President Vladimir Putin recently ordered the Federal Security Service to create a system to allow the state to detect, prevent and disable cyberattacks in Russia and at diplomatic stations abroad. It is an ambitious goal and one that the FSB is well-equipped to tackle with the help of its Information Security Center and Communications Security Center. But the FSB might very well go beyond its immediate mandate to neutralize hacker attacks against Russia and expand its cyberspace presence among members of the Commonwealth of Independent States, or CIS, perhaps even gaining access to information on hacker attacks waged around the world.
Following the Arab Spring, the Kremlin ordered the FSB to create a unified system for protecting the cyberspace of the CIS, and the agency has struggled unsuccessfully for two years to comply. A possible solution came during a CIS summit in Minsk in 2009, when Moldovan intelligence officers suggested the creation of an agency along the lines of Computer Emergency Response Teams, or CERT. The idea was approved, but it proved problematic in implementation because, as it turned out, Russia still did not have such a center in place.
As the years passed, CIS leaders continued to emphasize the vital importance of creating such a center to protect cyberspace, with the last such appeal made at the CIS summit in Yalta in September. Meanwhile, Moscow promoted its own interests, and Russia's PVTI Research Institute became the main organization in the CIS dealing with information security. But according to a source at the institute, the task of creating a single agency that would protect the cyberspace of the entire CIS was postponed, owing to the lack of CERT-type organization.

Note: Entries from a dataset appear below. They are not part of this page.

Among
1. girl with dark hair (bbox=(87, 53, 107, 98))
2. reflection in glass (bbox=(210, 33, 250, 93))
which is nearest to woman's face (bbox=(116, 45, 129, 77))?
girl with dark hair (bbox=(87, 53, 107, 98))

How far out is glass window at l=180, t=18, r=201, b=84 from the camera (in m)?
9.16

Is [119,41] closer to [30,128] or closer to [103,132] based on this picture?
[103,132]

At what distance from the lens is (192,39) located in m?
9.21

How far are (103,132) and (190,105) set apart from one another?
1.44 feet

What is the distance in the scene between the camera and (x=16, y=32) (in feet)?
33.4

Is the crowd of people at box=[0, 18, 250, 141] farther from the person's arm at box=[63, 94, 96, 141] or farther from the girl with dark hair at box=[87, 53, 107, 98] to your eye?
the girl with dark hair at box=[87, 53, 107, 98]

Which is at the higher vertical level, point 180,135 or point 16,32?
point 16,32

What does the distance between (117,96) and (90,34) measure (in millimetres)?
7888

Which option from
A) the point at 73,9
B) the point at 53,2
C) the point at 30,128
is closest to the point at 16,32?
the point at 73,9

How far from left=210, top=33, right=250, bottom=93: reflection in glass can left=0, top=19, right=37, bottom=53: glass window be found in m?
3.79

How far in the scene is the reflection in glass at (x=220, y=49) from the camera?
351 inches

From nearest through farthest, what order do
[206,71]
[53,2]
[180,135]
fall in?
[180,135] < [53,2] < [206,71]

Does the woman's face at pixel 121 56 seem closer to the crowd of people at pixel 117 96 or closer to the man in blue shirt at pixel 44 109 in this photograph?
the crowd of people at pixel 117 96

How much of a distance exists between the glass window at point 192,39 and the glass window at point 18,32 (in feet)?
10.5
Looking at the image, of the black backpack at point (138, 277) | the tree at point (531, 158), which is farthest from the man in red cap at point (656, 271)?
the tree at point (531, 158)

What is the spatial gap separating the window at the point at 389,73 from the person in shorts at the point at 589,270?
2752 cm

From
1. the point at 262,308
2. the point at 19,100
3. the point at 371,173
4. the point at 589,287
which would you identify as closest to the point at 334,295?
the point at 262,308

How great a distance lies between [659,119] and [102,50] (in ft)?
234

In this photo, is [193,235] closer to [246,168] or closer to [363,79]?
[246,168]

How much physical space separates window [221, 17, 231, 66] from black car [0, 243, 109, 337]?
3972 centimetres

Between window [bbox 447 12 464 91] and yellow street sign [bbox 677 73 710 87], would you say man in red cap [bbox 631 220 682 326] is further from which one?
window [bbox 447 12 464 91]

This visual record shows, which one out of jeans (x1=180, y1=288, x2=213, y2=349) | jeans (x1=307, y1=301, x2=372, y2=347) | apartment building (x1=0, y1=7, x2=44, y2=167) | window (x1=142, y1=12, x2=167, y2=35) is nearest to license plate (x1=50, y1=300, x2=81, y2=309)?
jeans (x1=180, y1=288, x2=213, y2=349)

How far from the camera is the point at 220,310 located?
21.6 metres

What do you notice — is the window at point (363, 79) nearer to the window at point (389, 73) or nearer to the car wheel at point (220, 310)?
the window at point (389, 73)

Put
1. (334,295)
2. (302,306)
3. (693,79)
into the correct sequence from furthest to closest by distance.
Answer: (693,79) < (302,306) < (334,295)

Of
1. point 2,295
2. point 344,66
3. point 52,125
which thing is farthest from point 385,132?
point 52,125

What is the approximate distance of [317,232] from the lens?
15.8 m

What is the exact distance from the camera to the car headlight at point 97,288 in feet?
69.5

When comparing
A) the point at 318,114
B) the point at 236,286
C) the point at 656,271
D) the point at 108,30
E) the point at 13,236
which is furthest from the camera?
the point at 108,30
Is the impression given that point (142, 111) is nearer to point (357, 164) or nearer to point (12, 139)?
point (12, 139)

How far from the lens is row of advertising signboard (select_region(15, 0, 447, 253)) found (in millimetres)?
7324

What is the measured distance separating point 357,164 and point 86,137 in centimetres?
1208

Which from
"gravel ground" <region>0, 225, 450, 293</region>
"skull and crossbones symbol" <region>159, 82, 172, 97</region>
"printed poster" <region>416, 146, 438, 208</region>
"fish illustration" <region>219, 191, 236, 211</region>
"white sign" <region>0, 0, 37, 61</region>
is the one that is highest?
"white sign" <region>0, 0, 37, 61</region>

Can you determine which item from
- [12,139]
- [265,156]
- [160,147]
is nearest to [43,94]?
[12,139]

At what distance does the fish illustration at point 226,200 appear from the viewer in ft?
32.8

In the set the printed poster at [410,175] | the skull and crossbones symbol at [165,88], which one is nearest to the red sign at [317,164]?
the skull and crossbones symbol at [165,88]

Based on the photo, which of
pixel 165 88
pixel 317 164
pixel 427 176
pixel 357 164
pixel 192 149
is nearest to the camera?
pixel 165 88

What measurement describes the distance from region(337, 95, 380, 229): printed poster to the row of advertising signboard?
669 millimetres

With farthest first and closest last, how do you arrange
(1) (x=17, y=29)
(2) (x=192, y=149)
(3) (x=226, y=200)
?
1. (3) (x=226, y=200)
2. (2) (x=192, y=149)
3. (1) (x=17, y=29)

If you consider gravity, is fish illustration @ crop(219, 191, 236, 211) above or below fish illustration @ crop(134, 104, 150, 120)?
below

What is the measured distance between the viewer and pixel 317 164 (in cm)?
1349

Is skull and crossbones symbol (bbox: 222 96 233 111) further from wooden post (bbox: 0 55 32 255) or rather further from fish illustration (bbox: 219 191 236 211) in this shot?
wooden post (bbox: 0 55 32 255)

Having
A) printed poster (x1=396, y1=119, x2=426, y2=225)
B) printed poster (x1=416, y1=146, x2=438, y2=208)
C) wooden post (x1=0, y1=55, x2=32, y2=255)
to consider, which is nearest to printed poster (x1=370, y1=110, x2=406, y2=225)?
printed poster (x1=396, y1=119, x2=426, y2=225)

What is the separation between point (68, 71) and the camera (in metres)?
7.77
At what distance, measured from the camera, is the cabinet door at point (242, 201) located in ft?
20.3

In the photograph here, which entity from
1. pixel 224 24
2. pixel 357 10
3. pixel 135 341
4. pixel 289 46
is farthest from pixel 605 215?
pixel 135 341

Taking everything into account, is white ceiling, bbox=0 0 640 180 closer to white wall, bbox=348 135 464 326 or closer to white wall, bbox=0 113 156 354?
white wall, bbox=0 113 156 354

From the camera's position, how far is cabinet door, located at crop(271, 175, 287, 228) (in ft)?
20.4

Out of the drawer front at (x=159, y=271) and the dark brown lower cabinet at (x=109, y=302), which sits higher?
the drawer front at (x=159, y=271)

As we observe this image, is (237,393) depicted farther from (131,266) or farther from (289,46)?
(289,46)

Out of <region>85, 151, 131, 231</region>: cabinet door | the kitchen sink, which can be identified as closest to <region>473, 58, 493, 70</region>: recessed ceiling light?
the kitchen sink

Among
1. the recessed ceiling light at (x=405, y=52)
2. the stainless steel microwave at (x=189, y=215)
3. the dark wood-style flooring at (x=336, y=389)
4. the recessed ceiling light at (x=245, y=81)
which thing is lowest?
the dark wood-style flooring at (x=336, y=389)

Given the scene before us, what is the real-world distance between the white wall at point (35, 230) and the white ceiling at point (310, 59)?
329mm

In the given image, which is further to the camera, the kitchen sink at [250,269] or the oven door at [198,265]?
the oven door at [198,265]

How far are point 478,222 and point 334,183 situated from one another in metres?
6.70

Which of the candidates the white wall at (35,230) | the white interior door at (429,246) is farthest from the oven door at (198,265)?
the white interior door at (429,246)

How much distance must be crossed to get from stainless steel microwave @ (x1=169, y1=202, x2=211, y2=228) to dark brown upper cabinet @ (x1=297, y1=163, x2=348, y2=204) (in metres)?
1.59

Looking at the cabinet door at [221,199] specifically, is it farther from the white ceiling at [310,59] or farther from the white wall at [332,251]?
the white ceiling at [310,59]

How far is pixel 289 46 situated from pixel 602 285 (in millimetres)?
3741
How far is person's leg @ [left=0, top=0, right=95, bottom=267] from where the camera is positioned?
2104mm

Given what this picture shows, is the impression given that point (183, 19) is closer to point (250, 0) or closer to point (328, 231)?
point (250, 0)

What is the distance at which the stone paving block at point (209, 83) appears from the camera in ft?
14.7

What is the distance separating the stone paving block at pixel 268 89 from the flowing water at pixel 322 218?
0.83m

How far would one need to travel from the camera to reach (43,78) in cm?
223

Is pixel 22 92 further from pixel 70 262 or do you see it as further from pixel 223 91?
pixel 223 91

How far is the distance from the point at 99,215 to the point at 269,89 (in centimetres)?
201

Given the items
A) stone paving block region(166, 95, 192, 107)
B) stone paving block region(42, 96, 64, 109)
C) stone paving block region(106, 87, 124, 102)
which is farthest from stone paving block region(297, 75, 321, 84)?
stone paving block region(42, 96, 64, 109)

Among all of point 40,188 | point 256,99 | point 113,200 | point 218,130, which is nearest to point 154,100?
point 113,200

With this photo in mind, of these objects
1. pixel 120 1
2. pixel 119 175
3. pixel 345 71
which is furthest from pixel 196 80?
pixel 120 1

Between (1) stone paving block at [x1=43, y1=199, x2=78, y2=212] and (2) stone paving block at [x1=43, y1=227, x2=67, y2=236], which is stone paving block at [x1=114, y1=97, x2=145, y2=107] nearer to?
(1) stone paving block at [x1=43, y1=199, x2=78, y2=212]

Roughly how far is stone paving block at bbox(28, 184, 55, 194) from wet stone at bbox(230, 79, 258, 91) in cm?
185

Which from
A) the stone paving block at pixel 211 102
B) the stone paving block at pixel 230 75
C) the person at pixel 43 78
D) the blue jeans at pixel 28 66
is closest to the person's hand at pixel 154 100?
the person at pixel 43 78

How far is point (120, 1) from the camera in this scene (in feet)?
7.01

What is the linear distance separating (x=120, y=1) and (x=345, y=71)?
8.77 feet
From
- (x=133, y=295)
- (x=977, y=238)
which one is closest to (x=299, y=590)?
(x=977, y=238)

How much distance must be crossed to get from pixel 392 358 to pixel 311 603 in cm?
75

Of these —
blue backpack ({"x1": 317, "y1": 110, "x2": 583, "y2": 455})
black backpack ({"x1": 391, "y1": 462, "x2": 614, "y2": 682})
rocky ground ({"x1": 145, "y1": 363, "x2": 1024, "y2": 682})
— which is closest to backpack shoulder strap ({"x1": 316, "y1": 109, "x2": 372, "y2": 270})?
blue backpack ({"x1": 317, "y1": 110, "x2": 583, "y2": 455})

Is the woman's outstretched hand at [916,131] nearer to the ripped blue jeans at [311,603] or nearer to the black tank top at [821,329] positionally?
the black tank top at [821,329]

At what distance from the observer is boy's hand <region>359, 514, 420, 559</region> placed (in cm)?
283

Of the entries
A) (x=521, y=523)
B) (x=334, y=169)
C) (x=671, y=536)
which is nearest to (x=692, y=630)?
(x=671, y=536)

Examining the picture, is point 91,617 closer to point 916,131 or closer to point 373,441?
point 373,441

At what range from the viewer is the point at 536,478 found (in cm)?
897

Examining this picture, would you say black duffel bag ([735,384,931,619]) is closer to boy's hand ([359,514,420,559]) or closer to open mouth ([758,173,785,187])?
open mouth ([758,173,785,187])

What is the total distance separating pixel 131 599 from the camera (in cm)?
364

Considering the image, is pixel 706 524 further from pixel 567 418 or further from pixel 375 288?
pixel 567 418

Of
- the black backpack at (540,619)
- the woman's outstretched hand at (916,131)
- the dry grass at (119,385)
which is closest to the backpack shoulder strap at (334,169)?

Last summer, however, the Security Council published a document calling for the creation of a situational center and a unified state system for the detection and prevention of computer attacks. In June, the FSB initiated the Computer Security Incident Response Team. Exactly which computer attacks the FSB had in mind became clear the same month, when the agency accused a 19-year-old student in Krasnoyarsk of attacking the websites of the government and president last May after watching a video posted by the global "hactivist" group Anonymous.
But the new structure operating under the auspices of the FSB is unable to take on the function of a national CERT agency. It was founded by the FSB center to protect government websites from attacks, not the entire Russian cyberspace.
In a Jan. 15 decree, Putin ordered the FSB to create a system that would protect not only state information resources but also "other information systems." In addition, the FSB was instructed to establish an exchange of information with "authorized agencies of foreign states and international organizations." This apparently means that it should collaborate with the CERTs in other countries.
In fact, a national CERT would provide more than a structure under Russian control to protect the cyberspace of the CIS. Vladislav Shushin, information security adviser to the Collective Security Treaty Organization —or CSTO, a Kremlin-loyal military alliance of six CIS countries — said that "the CSTO member states consider information security from the standpoint of protecting national interests. This includes protection of not only technical equipment, such as computer networks and so on, but also the political and ideological sphere — that is, combating the wrongful use of information technologies to destabilize the political situation."
A national CERT would give Russia access to the exchange of information about hacking attacks that analogous centers in the West have been collecting since the first CERT was founded at Carnegie Mellon University in 1988. In practice, this would provide the FSB with information about computer incidents that have occurred all over the world.
While an increasing number of activists inspired by the Arab Spring, Wikileaks and the hactivist group Anonymous shift their protest activity to the Internet, the FSB, with its unimpressive track record online, will gain access to information that the world's most advanced intelligence agencies have compiled on high-tech abuses in cyberspace.
Andrei Soldatov is an intelligence analyst at Agentura.ru and co-author of "The New Nobility: The Restoration of Russia's Security State and the Enduring Legacy of the KGB."